Portugal regista 38 casos da sublinhagem da variante Delta do SARS-CoV-2 que tem aumentado no Reino Unido, mantendo a sua maior circulação no Algarve, onde foram detetados 25 casos, indica o INSA, nesta terça-feira.

De acordo com o relatório semanal da diversidade genética do SARS-CoV-2, elaborado pelo Instituto Nacional de Saúde Dr.
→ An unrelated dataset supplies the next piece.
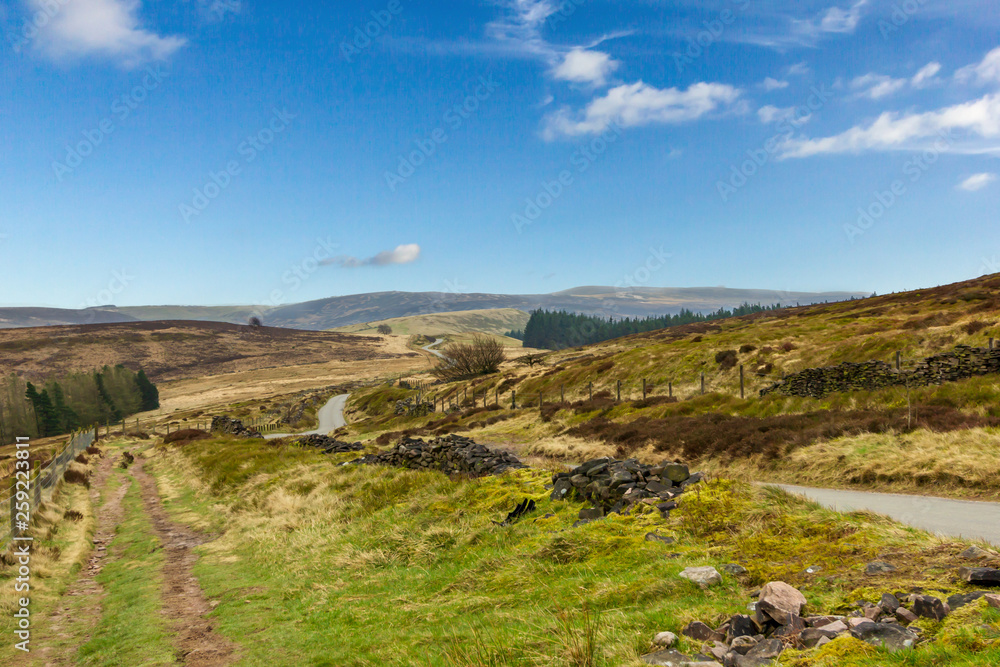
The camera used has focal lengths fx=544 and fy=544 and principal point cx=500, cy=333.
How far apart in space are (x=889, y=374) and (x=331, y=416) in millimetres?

Ricardo Jorge (INSA), verificou-se um aumento da circulação desta sublinhagem em Portugal a partir da semana 42 (18 a 24 de outubro), revelando uma frequência relativa tendencialmente crescente de 1,8% (semana 42) até 2,9% na semana 44 (1 a 7 de novembro, valor provisório).

No total, foram detetados até à data 38 casos associados a esta sublinhagem que tem suscitado particular interesse na comunidade científica internacional devido à sua crescente prevalência no Reino Unido.

O INSA adianta que nas semanas 42 e 43 (entre 18 e 31 de outubro) registou-se uma frequência relativa de 100% e 99,8%, respetivamente, para a variante Delta, originalmente detetada na Índia e considerada mais transmissível.

Na semana de 1 a 7 de novembro, apesar da variante Delta apresentar uma frequência relativa de 100%, este valor é provisório pois os dados ainda estão a ser apurados, ressalva o relatório.

A única sequência “não-Delta” detetada na semana de 18 a 31 de outubro refere-se a um caso, detetado na Região Norte, associado à variante ‘Mu’, “com grande expansão na Colômbia”.

As 11.442 sequências Delta analisadas em Portugal até à data dividem-se em quase 100 sublinhagens, em resultado da recente atualização da nomenclatura, que permitiu “uma maior discriminação das sequências analisadas”, refere o relatório do INSA.

Desta monitorização contínua destaca-se a atual circulação de diversas sublinhagens da variante Delta em Portugal, sendo que 27 destas foram detetadas consecutivamente nas últimas três semanas ou na atual semana em análise”, adianta.

O relatório refere ainda que não foi detetado qualquer caso associado à variante Gamma, originalmente detetada em Manaus, Brasil, desde a semana 37 (13 a 19 de setembro), situação semelhante à variante Beta, originária na África do Sul, que não é detetada desde a semana 29 (19 a 25 de julho).